### Stored data

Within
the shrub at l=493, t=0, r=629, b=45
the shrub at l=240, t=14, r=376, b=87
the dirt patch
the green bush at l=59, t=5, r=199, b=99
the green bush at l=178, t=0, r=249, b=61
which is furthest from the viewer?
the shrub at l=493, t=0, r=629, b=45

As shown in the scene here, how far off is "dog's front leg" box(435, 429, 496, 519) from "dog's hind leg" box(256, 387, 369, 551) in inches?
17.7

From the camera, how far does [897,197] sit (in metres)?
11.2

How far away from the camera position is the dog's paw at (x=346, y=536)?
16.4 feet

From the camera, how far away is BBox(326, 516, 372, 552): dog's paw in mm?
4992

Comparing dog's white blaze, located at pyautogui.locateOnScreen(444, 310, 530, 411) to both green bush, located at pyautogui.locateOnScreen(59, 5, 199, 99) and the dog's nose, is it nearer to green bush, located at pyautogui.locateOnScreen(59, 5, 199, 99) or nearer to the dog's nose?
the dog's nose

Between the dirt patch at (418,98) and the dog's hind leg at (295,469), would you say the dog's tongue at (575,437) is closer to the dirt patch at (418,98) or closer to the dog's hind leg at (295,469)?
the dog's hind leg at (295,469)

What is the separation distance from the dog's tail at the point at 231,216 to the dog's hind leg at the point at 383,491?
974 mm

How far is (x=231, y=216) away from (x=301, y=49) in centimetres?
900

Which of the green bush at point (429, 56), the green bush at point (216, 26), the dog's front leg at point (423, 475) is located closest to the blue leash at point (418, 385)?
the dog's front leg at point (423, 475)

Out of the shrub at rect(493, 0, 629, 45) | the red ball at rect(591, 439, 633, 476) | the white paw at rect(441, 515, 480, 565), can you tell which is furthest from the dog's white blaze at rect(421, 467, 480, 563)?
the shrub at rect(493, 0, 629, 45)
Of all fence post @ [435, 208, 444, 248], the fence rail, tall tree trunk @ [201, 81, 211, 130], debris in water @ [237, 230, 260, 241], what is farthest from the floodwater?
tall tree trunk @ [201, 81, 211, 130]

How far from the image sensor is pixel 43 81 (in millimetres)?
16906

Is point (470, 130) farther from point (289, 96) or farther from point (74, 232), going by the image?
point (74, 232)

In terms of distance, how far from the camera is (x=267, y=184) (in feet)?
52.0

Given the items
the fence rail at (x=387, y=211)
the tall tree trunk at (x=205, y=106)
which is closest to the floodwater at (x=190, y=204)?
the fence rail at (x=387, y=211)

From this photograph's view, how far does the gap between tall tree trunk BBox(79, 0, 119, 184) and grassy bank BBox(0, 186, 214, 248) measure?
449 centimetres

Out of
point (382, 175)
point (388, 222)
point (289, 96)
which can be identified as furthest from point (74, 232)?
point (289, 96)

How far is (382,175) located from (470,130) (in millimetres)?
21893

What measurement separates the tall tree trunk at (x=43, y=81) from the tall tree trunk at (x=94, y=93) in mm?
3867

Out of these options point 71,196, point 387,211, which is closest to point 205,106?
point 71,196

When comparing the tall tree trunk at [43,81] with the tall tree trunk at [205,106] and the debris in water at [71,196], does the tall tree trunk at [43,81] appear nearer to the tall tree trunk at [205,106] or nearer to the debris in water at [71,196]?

### To do
Write out the entries above without any changes, beginning at the line that contains "In terms of" and continuing through the last line of the entries.

### Solution to this problem
In terms of distance, how far from the camera is (x=267, y=184) (in feet)?
52.0

Given the items
the fence rail at (x=387, y=211)
the tall tree trunk at (x=205, y=106)
which is closest to the floodwater at (x=190, y=204)?
the fence rail at (x=387, y=211)

From this photograph's view, how far does the gap between tall tree trunk BBox(79, 0, 119, 184) and grassy bank BBox(0, 186, 214, 248) measure?
449 centimetres

Out of
point (382, 175)
point (388, 222)
point (289, 96)
which can be identified as furthest from point (74, 232)?
point (289, 96)

How far is (382,175) located from (470,130) (in millimetres)?
21893

What measurement separates the tall tree trunk at (x=43, y=81) from the tall tree trunk at (x=94, y=93) in mm?
3867

Out of these options point 71,196, point 387,211, which is closest to point 205,106?
point 71,196

When comparing the tall tree trunk at [43,81] with the tall tree trunk at [205,106] and the debris in water at [71,196], does the tall tree trunk at [43,81] appear nearer to the tall tree trunk at [205,106] or nearer to the debris in water at [71,196]?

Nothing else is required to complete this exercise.